ODFW Director Colbert Tapes Podcast With Randy Newberg
“Harvest is the smallest thing that affects wildlife. For us, it’s habitat.”
“I think in the next five years coho will be delisted … I really hope Oregon throws a big party.”

“Hatcheries are absolutely vital for opportunity and conservation.”
“We use the data to try and keep fisheries open as much as possible.”
“We have a wolf that is wreaking havoc in an area of tough winter conditions and they’re calving.”
“A lot of credit goes to hunters.”
“As an agency, conservation is job 1.”
Those are some of the soundbites from Oregon Department of Fish and Wildlife Director Debbie Colbert as she taped a podcast with famed public lands, conservation and hunting advocate Randy Newberg on Saturday afternoon at the Pacific Northwest Sportsmen’s Show in Portland.
Specifically, Colbert was talking about:
• The critical importance of healthy connected habitats – winter and summer range and migratory corridors – for deer and elk;
• Her optimism that Oregon Coast coho will be removed from the Endangered Species Act following decades of work, including voluntary habitat improvements, to recover the species;
• The importance of state and federal fish production, which in part fuels 70 percent of Oregon’s harvest of anadromous species;
• How creel sampling helps squeeze as much angling opportunity out of highly complex fisheries like the Columbia;
• The restricted toolbox for managing chronic wolf depredations in the federally listed two-thirds of the state;
• Pittman-Robertson Act excise tax moneys from hunters and other shooters that helped fund the purchase of the 16,000-plus-acre Minam Wildlife Area from Manulife, creating a Yellowstone-sized block of contiguous public land in Northeast Oregon;
• And what she sees as ODFW’s primary job, for without conserving populations of game, you can’t even begin to talk opportunity or quality hunts in the first place.
I don’t want to steal too much of Newberg’s thunder for when he posts the hour-and-a-half-long interview taped in the Green Theatre of the Expo Center, but as a hunter, angler and conservationist, I heard a lot I liked in Colbert’s words.

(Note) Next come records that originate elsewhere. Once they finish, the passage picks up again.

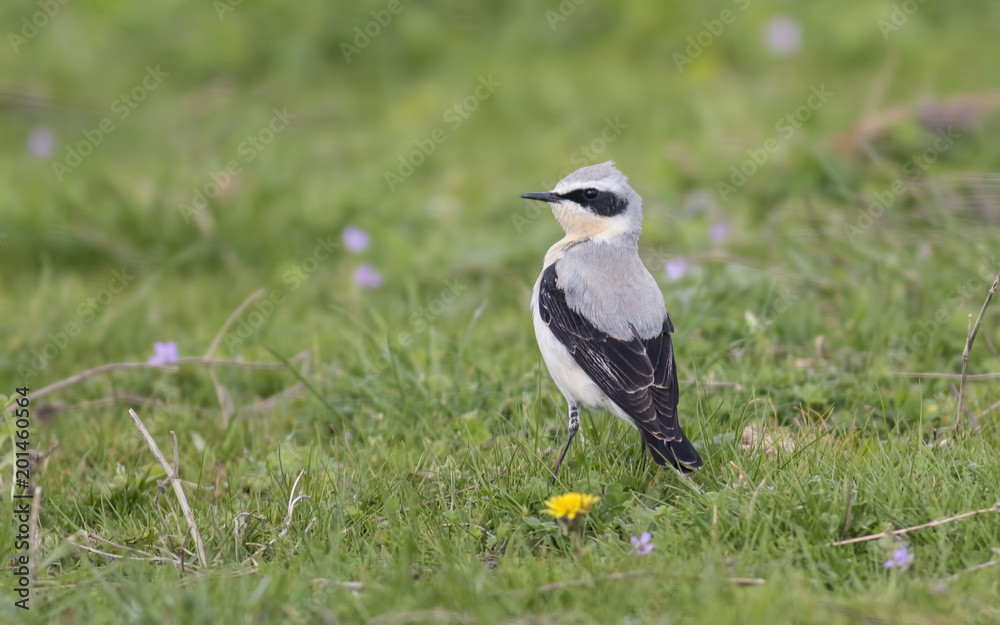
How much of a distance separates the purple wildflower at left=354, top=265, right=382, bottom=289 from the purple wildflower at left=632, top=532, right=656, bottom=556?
4.25 m

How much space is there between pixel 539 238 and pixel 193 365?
3080mm

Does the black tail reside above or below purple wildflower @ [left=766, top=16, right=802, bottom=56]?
below

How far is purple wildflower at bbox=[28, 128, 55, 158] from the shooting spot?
1043 centimetres

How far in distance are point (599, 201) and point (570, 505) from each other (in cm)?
197

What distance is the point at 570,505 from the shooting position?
4.01 m

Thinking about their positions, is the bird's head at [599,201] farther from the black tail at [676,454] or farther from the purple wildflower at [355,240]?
the purple wildflower at [355,240]

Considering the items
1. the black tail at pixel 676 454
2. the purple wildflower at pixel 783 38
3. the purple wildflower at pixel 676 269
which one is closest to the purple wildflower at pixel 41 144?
the purple wildflower at pixel 676 269

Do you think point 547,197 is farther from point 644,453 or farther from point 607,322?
point 644,453

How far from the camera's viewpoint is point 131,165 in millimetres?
10445

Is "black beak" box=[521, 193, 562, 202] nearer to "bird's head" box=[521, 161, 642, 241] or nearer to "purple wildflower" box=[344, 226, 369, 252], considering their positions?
"bird's head" box=[521, 161, 642, 241]

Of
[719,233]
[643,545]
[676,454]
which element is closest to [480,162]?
[719,233]

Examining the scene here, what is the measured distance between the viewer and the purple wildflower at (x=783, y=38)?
Result: 38.6ft

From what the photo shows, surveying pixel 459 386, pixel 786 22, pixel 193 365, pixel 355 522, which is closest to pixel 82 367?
pixel 193 365

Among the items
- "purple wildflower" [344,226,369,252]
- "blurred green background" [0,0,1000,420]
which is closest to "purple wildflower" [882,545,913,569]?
"blurred green background" [0,0,1000,420]
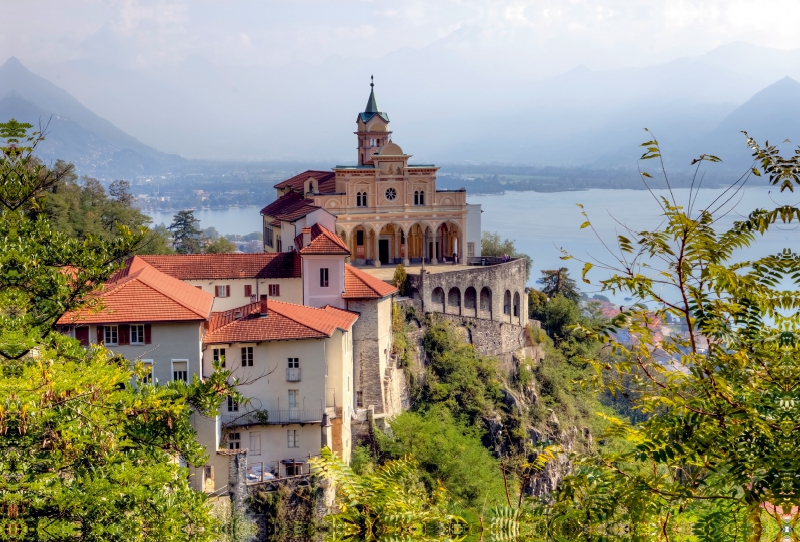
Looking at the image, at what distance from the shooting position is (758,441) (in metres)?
7.86

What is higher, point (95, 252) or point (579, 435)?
point (95, 252)

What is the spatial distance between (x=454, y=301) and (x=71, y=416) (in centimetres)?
2995

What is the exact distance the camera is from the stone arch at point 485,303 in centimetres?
4497

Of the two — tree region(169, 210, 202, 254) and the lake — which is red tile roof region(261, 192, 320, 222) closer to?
tree region(169, 210, 202, 254)

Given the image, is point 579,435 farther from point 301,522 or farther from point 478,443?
point 301,522

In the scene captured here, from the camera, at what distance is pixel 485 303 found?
45.3 m

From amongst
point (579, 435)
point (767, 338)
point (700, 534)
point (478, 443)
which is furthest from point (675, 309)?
point (579, 435)

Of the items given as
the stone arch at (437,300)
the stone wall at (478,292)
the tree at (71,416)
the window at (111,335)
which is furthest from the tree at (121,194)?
the tree at (71,416)

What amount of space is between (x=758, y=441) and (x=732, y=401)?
0.40m

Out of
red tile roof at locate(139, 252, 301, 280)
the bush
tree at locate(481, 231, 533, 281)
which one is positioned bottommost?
the bush

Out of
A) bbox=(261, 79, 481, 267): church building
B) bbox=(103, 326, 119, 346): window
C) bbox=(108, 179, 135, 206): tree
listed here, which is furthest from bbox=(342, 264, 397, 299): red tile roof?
bbox=(108, 179, 135, 206): tree

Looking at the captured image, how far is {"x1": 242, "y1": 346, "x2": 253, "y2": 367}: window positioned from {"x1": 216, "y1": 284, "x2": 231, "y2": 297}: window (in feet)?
28.5

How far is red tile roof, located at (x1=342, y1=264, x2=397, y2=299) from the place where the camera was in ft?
110

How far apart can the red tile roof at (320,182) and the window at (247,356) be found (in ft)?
73.7
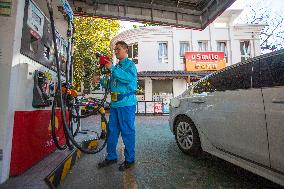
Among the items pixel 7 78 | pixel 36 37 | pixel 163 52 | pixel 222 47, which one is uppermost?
pixel 222 47

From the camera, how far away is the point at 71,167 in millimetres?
3436

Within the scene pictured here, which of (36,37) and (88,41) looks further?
(88,41)

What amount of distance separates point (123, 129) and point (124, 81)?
0.71 metres

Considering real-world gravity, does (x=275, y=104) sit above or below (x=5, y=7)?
below

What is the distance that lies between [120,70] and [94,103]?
0.78 metres

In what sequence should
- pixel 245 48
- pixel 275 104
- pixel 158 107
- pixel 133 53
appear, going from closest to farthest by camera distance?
pixel 275 104 < pixel 158 107 < pixel 133 53 < pixel 245 48

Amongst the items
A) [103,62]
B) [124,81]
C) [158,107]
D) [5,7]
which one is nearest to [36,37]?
[5,7]

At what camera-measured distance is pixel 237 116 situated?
2.96 meters

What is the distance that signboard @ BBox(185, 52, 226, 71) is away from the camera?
19.9 metres

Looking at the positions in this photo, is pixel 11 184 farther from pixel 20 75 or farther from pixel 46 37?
pixel 46 37

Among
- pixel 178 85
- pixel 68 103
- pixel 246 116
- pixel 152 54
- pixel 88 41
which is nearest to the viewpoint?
pixel 246 116

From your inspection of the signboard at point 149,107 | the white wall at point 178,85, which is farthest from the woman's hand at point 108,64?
the white wall at point 178,85

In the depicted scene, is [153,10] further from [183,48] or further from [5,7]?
[183,48]

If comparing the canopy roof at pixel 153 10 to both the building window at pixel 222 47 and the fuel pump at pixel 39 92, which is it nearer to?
the fuel pump at pixel 39 92
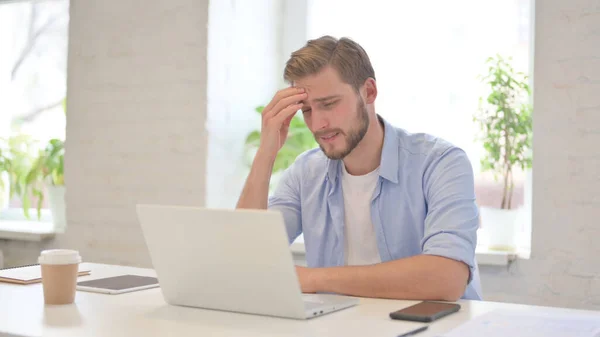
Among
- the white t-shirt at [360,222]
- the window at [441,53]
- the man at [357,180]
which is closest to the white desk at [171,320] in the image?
the man at [357,180]

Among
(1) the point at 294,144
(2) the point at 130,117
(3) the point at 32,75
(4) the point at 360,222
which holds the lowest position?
(4) the point at 360,222

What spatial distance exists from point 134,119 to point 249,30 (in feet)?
2.13

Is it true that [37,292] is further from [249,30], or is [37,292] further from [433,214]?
[249,30]

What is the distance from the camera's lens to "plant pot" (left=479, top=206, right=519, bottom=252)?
8.88 ft

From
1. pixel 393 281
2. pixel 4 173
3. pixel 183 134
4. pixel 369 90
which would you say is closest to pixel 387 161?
pixel 369 90

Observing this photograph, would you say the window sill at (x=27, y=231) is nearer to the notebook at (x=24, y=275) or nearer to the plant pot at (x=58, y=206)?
→ the plant pot at (x=58, y=206)

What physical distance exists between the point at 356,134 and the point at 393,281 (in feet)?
1.75

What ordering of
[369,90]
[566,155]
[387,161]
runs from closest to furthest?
[387,161] → [369,90] → [566,155]

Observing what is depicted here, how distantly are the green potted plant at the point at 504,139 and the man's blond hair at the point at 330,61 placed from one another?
32.6 inches

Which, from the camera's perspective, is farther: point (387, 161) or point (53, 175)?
point (53, 175)

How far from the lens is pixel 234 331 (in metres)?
1.23

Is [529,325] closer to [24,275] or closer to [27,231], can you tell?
[24,275]

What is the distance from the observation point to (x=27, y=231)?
3559 millimetres

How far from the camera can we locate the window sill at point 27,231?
3.53m
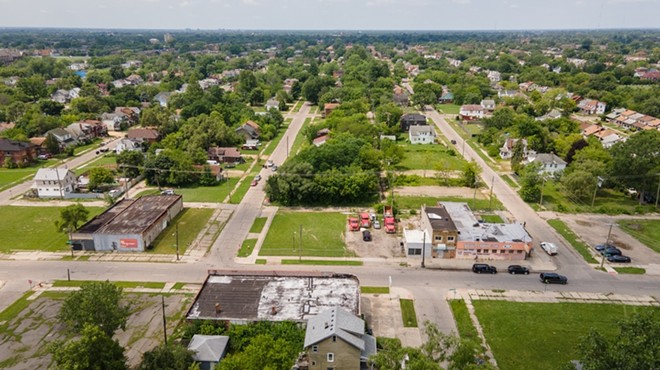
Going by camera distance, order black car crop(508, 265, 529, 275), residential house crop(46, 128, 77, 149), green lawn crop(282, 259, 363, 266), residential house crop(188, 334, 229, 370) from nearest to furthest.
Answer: residential house crop(188, 334, 229, 370)
black car crop(508, 265, 529, 275)
green lawn crop(282, 259, 363, 266)
residential house crop(46, 128, 77, 149)

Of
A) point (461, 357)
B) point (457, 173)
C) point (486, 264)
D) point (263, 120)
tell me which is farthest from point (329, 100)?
point (461, 357)

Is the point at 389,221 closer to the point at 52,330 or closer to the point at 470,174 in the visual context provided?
the point at 470,174

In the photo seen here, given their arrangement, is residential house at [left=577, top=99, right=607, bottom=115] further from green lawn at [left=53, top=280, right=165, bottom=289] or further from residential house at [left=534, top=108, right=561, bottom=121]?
green lawn at [left=53, top=280, right=165, bottom=289]

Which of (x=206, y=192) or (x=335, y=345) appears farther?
(x=206, y=192)

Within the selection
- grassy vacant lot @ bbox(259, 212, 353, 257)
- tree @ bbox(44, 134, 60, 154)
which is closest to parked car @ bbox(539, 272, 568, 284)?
grassy vacant lot @ bbox(259, 212, 353, 257)

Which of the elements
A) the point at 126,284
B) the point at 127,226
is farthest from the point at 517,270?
the point at 127,226

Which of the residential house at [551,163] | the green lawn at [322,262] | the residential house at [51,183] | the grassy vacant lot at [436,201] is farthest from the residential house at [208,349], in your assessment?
the residential house at [551,163]
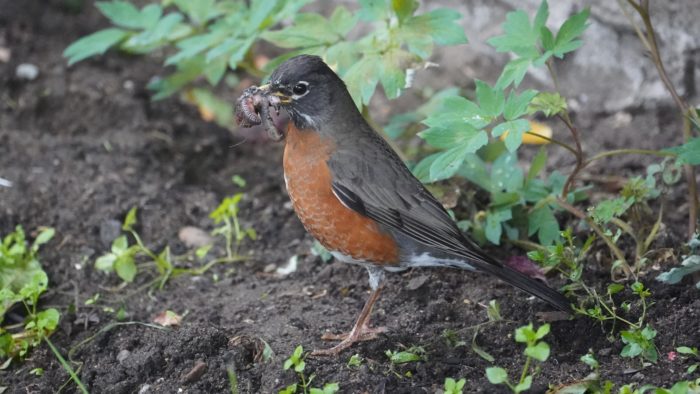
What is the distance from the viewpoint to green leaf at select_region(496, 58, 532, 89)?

Now in her eighth month as ODFW’s first female director, she expressed wide-ranging knowledge of Oregon’s fish and wildlife species and the strongest factors impacting their longterm viability and thus our ability to harvest them; the wild complexity of trying to manage those opportunities in the face of ESA listings, treaty rights and the folding in of new tribal management, and degrading environmental conditions; the successes and less so of focused predator management; and support for hunters and fishermen as not only funders of more than half the agency’s budget but as conservation partners who are providing key data on fisheries, CWD monitoring and more.
That said, it was also pretty darned imperative that Colbert hit all the right notes, what with ODFW this legislative session asking state lawmakers for a license fee increase and $20 million for hatchery investments.
And there were some hot button issues that weren’t addressed – Columbia Basin endorsement funds and barbless hooks on the big river; Army Corps of Engineers’ court-mandated actions at Willamette Valley reservoirs that will probably lead to the end of another kokanee fishery. Host Newberg had reams of questions taken from the public but couldn’t get to all of them in the allotted time.
But overall, it was an interesting Q&A with a great storyteller (Newberg wasn’t too impressed with Portland’s inch of snow or the two-hour wait for an Uber from his hotel to the show before finally hitching a ride with someone) and interviewer, and it should make for a really good podcast when it is posted.
And that’s gonna have to be all the time I have for that as I try to land this next issue before deadline – holy !$#!$, John, that date and time is impossible!!